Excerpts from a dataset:

Content starts

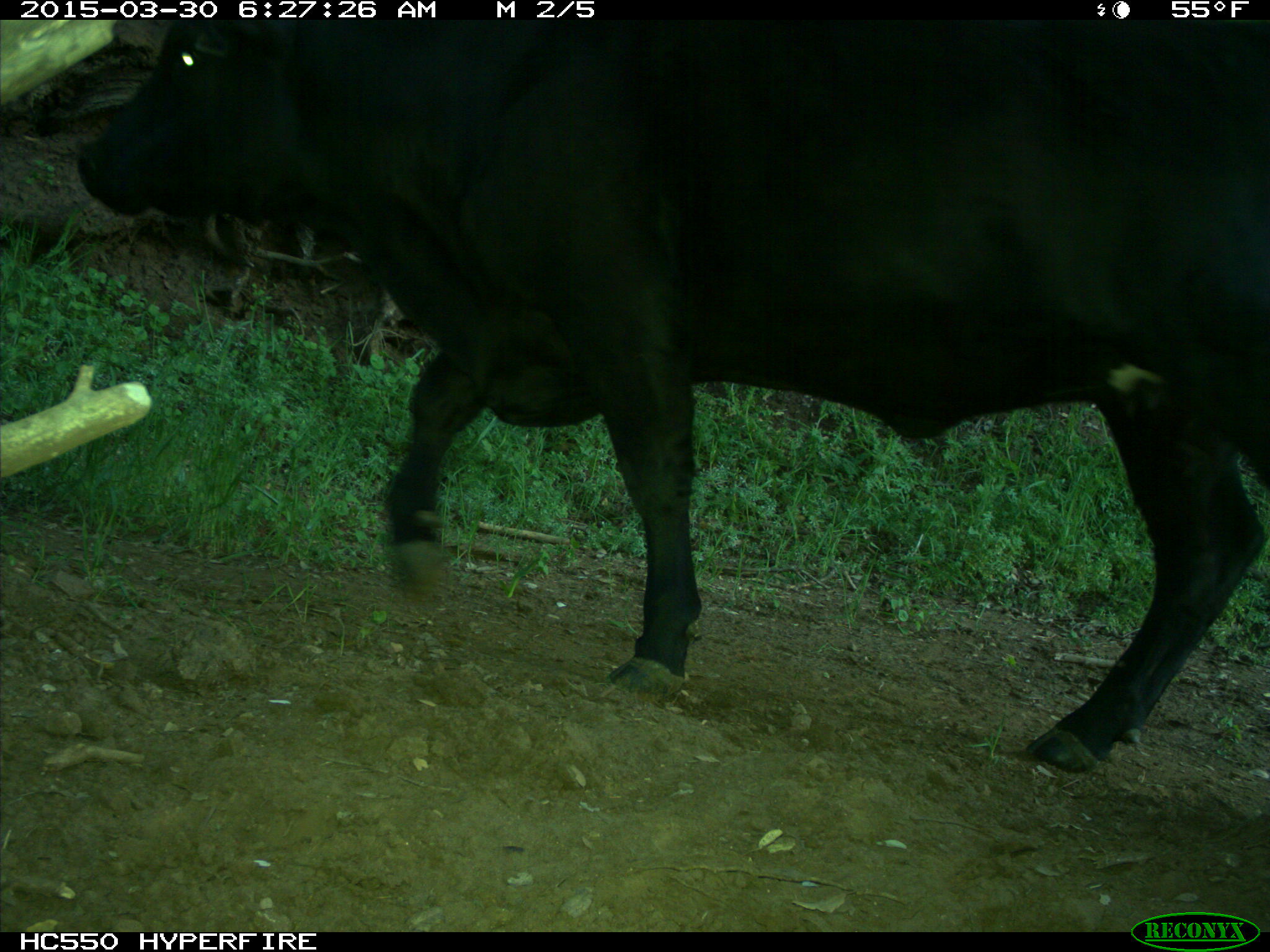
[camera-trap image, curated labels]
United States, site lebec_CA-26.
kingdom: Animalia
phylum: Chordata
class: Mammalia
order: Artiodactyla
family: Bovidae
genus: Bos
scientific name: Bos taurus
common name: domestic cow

Content ends
Content starts

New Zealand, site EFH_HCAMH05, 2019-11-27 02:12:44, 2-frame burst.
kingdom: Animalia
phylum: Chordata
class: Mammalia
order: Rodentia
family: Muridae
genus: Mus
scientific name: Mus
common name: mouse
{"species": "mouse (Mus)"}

Content ends

Only the number is wanted: how many lines of the data contain the word "name"?

*Output for this exercise:*
4